_LISTED RECORDS_.
╔══

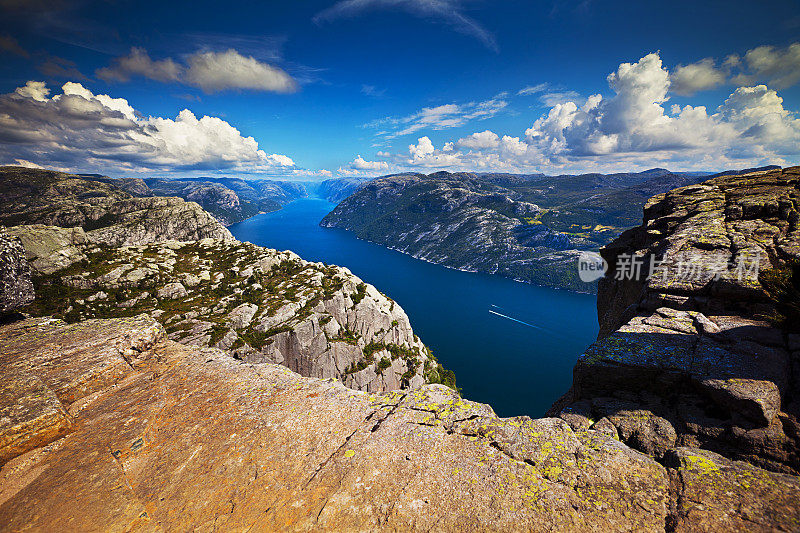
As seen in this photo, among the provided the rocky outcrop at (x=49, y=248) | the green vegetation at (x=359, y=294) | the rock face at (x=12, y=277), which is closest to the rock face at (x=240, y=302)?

╚══
╔══

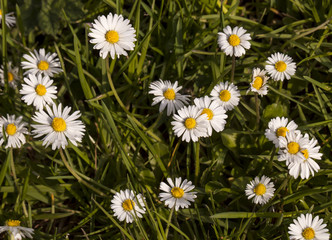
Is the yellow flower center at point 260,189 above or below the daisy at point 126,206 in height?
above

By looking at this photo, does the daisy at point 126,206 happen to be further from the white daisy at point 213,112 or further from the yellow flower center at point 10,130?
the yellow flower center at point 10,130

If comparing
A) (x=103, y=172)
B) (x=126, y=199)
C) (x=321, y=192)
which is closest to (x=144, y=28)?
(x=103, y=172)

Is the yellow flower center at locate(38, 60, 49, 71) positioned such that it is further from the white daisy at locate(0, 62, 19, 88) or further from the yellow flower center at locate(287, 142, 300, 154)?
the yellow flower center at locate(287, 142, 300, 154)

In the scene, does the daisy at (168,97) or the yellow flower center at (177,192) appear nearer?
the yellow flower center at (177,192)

╚══
╔══

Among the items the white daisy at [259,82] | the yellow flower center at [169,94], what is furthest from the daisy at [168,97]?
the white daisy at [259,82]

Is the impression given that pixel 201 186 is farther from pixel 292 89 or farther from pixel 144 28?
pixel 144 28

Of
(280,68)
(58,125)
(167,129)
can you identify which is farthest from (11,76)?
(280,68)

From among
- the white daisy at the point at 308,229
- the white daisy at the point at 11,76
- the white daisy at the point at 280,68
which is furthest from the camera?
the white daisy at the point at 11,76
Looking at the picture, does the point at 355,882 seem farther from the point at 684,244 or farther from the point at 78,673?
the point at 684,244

╚══

_TASK GOAL_.
Count the lines in the records that contain the string "furthest", treating uppercase and lowercase as different. Reply with the number only.

_RESPONSE TO THE TASK_.
2